• _Input for this task_:
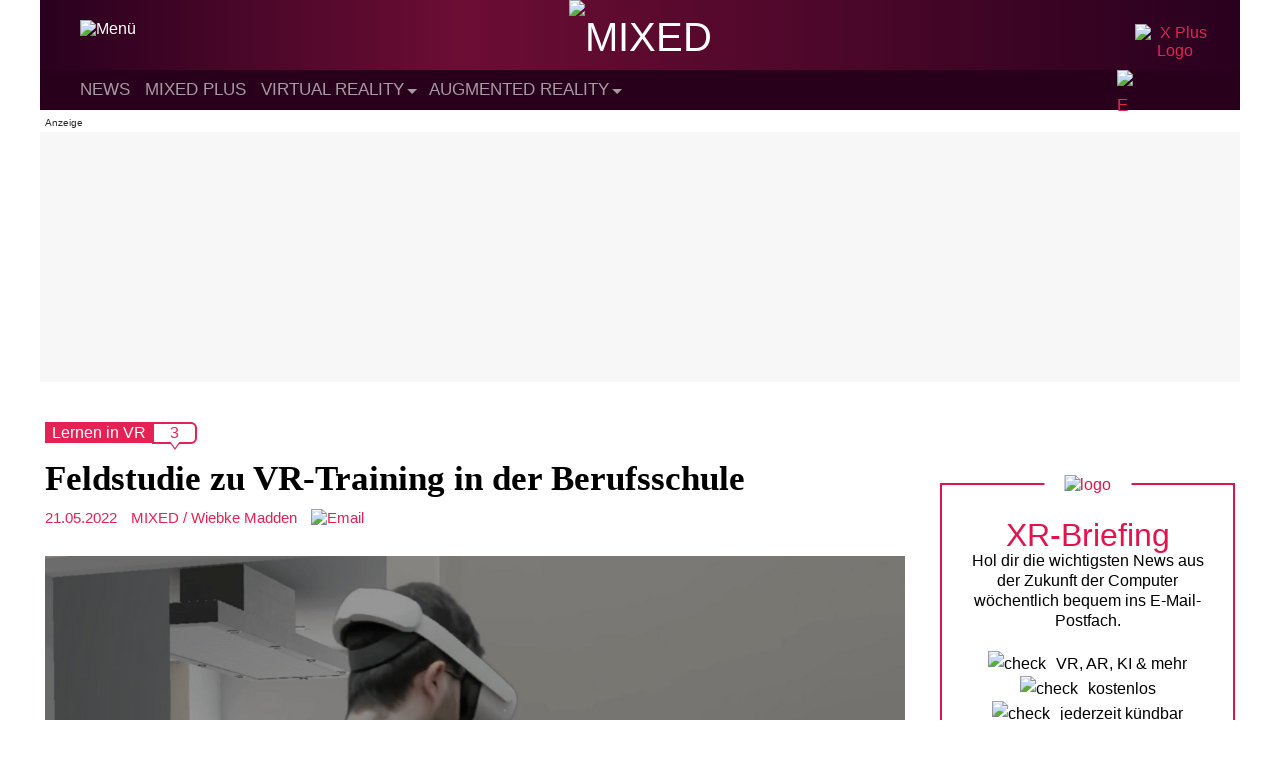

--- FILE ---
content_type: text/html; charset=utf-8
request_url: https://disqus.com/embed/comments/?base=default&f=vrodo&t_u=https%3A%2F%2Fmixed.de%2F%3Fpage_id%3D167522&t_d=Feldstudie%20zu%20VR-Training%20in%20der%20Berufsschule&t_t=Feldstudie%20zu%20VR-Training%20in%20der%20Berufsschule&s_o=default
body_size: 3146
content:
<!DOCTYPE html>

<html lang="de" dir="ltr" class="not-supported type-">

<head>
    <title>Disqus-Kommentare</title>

...

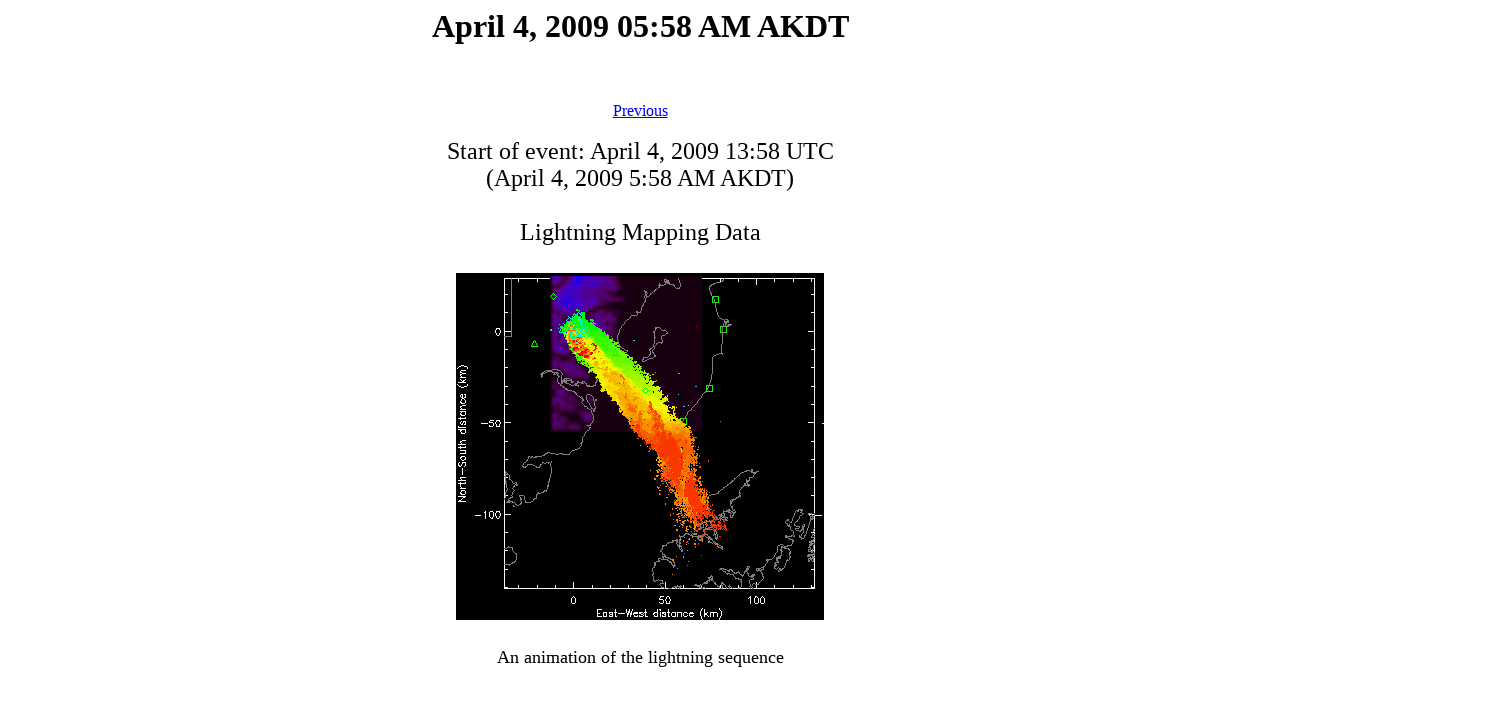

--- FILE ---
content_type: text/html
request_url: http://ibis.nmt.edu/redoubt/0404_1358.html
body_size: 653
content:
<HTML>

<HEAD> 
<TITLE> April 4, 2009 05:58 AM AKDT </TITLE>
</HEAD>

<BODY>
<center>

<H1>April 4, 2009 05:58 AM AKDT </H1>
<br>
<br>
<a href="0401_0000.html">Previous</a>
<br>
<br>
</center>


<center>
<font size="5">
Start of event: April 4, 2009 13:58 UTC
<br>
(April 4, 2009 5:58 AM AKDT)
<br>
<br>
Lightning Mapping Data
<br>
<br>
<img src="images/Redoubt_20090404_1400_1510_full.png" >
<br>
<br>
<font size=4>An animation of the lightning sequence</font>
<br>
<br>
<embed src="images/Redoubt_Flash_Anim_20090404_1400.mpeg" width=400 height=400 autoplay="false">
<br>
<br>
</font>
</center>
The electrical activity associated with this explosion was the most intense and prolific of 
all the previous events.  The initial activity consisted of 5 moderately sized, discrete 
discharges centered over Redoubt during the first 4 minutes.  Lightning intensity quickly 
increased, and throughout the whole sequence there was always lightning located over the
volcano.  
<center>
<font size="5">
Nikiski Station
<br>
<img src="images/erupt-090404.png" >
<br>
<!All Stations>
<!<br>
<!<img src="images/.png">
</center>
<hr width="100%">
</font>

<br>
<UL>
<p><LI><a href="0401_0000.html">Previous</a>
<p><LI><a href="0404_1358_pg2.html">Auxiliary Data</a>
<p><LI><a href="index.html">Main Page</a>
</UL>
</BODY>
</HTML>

• _Required work_:
Each line holding the word "href" must be pulled from the records.

• _The answer_:
<a href="0401_0000.html">Previous</a>
<p><LI><a href="0401_0000.html">Previous</a>
<p><LI><a href="0404_1358_pg2.html">Auxiliary Data</a>
<p><LI><a href="index.html">Main Page</a>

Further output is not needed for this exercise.